Lax Opioid Settlements Helped Boost This Drugmaker's Stock

Teva Pharmaceuticals' stock was up more than 14 percent on the New York Stock Exchange Monday afternoon after reports that the drugmaker would pay far less than investors expected as part of its opioid settlement agreement.

In the settlement, reached late Sunday night, three distributors along with Teva will pay $260 million to two Ohio counties for their role in causing the opioid crisis. Teva agreed to pay $20 million over three years and to donate $25 million in anti-addiction medication.

Investors didn't think Teva would get off so easily, according to Soo Romanoff, an analyst that covers drug companies for Morningstar Investment Services.

"People really thought Teva was going to go bankrupt," Romanoff said in an interview with Newsweek.

Representatives from Teva did not immediately respond to Newsweek's request for comment.

Past reports estimated Teva's payouts and legal fees could cost billions for years to come. That worried investors after a rocky few years for the drugmaker that saw more debt for Teva among its several acquisitions, declining revenue and deflated prices. Instead, the company will pay less than 0.014 percent of its annual revenue as of 2018 over a 10 year-period and produce free drugs at just a slice of their operating cost.

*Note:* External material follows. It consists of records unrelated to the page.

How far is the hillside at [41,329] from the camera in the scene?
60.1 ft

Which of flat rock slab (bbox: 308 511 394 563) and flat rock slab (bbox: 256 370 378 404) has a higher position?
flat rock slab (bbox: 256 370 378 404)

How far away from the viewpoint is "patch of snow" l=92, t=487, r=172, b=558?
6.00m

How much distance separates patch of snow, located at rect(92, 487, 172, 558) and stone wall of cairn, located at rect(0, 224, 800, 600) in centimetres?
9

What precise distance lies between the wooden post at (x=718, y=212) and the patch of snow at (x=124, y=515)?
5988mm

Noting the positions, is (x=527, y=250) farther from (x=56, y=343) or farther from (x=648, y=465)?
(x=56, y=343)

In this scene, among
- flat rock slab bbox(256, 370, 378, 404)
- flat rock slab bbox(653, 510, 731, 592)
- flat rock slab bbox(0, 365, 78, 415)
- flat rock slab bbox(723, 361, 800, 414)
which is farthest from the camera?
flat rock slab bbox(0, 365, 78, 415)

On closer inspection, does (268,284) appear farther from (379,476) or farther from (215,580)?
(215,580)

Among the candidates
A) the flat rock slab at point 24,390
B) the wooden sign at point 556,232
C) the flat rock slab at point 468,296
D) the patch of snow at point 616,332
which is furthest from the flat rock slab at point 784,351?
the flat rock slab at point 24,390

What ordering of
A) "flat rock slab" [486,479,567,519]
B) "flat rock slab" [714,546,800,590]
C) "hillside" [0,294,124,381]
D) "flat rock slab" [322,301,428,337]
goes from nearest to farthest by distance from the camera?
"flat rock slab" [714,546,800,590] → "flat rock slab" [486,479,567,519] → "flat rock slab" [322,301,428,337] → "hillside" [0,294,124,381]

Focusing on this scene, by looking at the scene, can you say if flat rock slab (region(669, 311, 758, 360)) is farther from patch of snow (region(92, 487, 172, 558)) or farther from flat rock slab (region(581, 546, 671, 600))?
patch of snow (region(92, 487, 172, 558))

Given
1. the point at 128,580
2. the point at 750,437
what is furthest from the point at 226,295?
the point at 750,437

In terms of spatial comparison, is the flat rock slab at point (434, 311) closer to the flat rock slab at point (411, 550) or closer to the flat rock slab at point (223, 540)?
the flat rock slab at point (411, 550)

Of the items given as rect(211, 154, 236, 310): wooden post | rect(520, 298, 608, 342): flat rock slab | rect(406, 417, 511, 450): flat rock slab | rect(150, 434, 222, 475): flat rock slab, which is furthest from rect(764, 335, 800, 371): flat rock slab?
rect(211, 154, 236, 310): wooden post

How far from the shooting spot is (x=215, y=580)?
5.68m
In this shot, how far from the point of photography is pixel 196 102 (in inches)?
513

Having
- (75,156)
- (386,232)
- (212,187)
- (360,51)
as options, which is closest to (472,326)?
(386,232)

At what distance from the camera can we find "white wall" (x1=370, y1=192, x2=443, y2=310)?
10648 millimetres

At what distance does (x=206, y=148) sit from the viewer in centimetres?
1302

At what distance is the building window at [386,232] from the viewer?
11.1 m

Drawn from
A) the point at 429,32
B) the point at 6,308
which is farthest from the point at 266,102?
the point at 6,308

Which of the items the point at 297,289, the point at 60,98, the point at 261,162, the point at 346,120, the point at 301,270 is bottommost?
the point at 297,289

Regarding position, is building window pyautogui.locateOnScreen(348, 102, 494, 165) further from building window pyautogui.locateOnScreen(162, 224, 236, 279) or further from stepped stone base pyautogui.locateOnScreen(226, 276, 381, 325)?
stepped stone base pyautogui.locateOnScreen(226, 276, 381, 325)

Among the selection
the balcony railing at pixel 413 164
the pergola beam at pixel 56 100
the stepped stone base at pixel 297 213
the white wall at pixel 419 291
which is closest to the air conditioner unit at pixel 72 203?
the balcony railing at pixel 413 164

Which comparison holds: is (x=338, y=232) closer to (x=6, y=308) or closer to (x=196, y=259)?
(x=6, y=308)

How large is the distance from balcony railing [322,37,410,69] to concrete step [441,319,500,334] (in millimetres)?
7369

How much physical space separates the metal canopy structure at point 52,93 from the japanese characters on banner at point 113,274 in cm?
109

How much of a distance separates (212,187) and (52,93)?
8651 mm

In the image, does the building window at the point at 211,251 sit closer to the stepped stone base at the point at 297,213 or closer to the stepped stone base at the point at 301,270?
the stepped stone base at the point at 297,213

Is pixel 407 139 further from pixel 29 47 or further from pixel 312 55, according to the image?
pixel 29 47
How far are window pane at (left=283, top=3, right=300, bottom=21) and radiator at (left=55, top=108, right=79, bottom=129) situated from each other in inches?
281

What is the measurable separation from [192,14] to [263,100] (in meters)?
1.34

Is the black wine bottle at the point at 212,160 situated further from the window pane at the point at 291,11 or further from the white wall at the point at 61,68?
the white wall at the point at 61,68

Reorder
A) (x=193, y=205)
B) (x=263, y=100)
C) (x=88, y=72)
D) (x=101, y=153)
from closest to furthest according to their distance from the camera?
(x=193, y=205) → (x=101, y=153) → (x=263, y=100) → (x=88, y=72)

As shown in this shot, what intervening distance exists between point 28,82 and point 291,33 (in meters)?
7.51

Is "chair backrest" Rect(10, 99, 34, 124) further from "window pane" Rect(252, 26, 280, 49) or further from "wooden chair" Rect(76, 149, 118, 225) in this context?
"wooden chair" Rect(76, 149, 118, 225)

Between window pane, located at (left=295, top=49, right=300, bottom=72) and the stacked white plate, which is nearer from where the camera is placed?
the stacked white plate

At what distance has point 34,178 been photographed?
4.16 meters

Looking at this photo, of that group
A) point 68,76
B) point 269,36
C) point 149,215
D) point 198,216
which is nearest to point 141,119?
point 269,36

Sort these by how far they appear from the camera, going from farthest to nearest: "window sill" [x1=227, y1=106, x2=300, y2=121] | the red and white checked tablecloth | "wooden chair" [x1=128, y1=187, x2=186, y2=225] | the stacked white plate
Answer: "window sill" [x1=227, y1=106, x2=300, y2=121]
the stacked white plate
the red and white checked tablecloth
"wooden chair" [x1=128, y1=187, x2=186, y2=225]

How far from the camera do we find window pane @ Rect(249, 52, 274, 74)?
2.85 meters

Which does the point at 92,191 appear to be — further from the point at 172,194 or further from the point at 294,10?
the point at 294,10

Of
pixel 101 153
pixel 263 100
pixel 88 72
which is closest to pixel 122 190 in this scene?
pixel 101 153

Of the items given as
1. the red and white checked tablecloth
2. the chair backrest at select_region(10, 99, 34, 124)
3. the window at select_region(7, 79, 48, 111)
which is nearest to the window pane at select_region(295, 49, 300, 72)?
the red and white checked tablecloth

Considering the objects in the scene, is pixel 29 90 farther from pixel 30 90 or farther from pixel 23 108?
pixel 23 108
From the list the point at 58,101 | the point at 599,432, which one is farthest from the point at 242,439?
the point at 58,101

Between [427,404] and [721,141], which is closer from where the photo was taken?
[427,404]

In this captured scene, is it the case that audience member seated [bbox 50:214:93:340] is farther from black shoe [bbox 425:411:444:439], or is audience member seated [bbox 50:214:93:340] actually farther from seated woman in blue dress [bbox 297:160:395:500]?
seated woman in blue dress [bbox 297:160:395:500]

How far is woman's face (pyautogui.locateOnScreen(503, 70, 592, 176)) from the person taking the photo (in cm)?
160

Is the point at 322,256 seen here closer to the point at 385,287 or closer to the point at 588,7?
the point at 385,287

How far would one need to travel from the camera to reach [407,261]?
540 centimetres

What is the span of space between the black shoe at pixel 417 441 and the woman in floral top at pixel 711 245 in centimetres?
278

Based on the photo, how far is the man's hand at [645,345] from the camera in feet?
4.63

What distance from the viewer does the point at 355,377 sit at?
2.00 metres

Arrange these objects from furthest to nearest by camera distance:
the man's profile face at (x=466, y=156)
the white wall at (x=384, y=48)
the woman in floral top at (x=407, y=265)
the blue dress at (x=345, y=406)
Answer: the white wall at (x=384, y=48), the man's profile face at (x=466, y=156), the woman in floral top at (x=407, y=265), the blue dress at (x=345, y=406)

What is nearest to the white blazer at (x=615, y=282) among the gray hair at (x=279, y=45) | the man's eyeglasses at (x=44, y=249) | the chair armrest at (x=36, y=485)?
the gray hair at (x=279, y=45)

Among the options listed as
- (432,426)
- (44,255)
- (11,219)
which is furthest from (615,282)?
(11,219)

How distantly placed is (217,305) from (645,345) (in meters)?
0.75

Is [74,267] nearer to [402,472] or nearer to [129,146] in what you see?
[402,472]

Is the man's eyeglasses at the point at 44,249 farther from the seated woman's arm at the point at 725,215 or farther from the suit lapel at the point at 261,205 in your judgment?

Teva Factory in France Investigated for Packaging
A picture taken on June 10, 2013 shows the processing factory of Israel's Pharmaceutical Industries Teva Sante in Sens, south of Paris, as part of an investigation for alleged ill-packaging of two lots of Teva's Furosemide generic diuretic. Fred Dufour/Getty Images

The biggest relief for investors was Teva's significantly reduced cash settlement. If the company had to pay the speculated amounts, Teva may have had difficulty securing debt from lenders even at higher rates, according to Romanoff. Meanwhile, the medication Teva is tasked with donating can be produced with its excess production capacity.

"With these dollars they're publicizing, this is really great news," Romanoff added.

It's a somewhat different story for the remaining litigants in the Ohio settlement. Whereas investors were relieved Teva got out with minimal cash requirements and may have settled its remaining caseload, drug distributors AmerisourceBergen, Cardinal Health and Mckesson are still on the hook for future civil cases and had to pay more upfront.

Last week, the Wall Street Journal reported these companies were talking about paying $6 billion each over 18 years to settle thousands of cases included in the federal suit originally scheduled for Monday morning. In comparison, paying out $86.7 million each just to settle with two singular counties isn't as attractive a deal, according to Romanoff.

AmerisourceBergen was down nearly 3 percent on the New York Stock Exchange Monday at 3:37 p.m. EDT, while Cardinal Health and McKesson were down nearly 2 percent at the same time.

Teva also announced it had an agreement in place to settle thousands of its remaining suits with North Carolina, Pennsylvania, Tennessee, Texas and other defendants, according to Bloomberg News. In these settlements, Teva would pay $250 million in cash over 10 years, plus $23 billion worth of pharmaceutical drugs.

Teva was trading up at nearly 9 percent at 3:51 p.m. EDT after previous highs of 14 percent growth.

The opioid epidemic cost hundreds of thousands of lives plus drained the U.S. economy of at least $631 billion over four years. Most of that cost was absorbed by individuals' health-care spending and premature mortality, according to the Society of Actuaries.

Recent government responses to cull overdoses have caused barriers to treatment for patients with chronic pain. More than four out of five doctors are reluctant to take on patients using prescribed opioids, while 70 percent report they could use more training on tapering people off their current medication and onto alternative treatments.